> What the task asks
Each entry below should be restated word for word, without any picture it contains.

> Input data
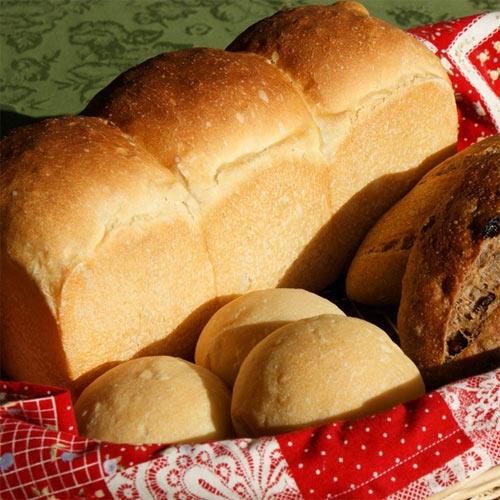 自家製酵母パンの宿 白馬山麓栂池高原プチホテルシャンツェの客室の写真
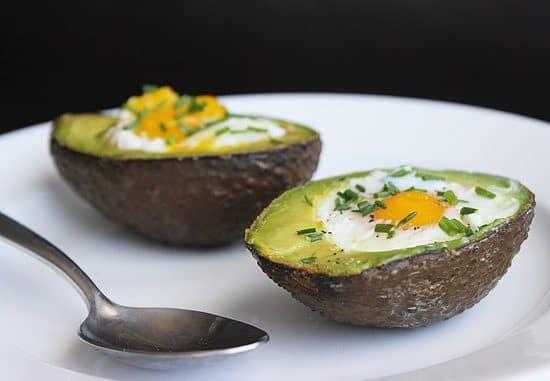Pequeno-almoço de abacate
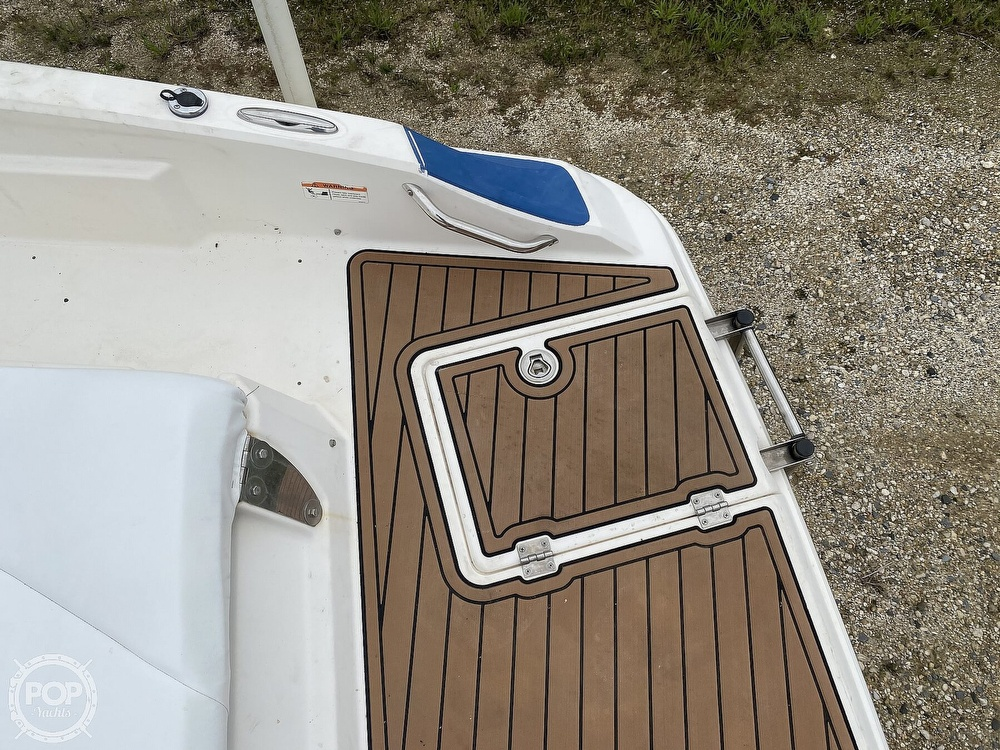 2007 Larson boat for sale, model of the boat is LXI 268 & Image # 34 of 40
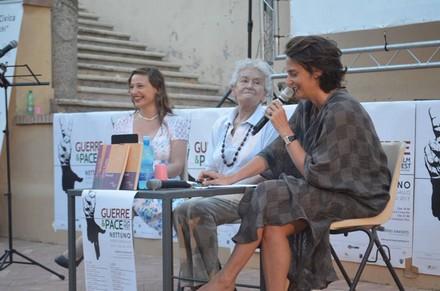 Giulia Ingrao al centro. Foto di Nuccio Russo.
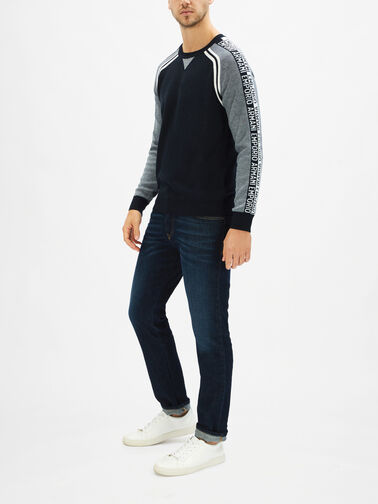 Taped-Knit-0001177112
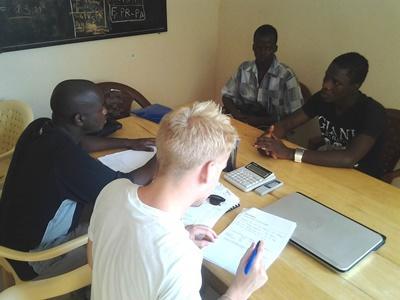 Un volontario del progetto di microcredito con uomini locali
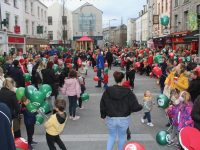 The huge crowd at the CH Christmas Parade on The Mall on Saturday. Photo by Dermot Crean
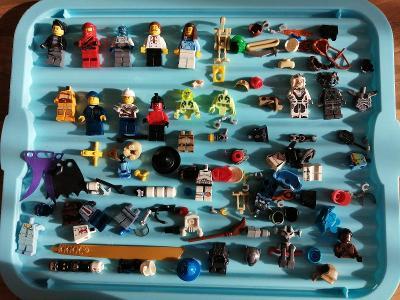 Směs LEGO  figurek a mix příslušenství č.5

> Exercise output
 自家製酵母パンの宿 白馬山麓栂池高原プチホテルシャンツェの客室の写真
Pequeno-almoço de abacate
 2007 Larson boat for sale, model of the boat is LXI 268 & Image # 34 of 40
 Giulia Ingrao al centro. Foto di Nuccio Russo.
 Taped-Knit-0001177112
 Un volontario del progetto di microcredito con uomini locali
 The huge crowd at the CH Christmas Parade on The Mall on Saturday. Photo by Dermot Crean
 Směs LEGO  figurek a mix příslušenství č.5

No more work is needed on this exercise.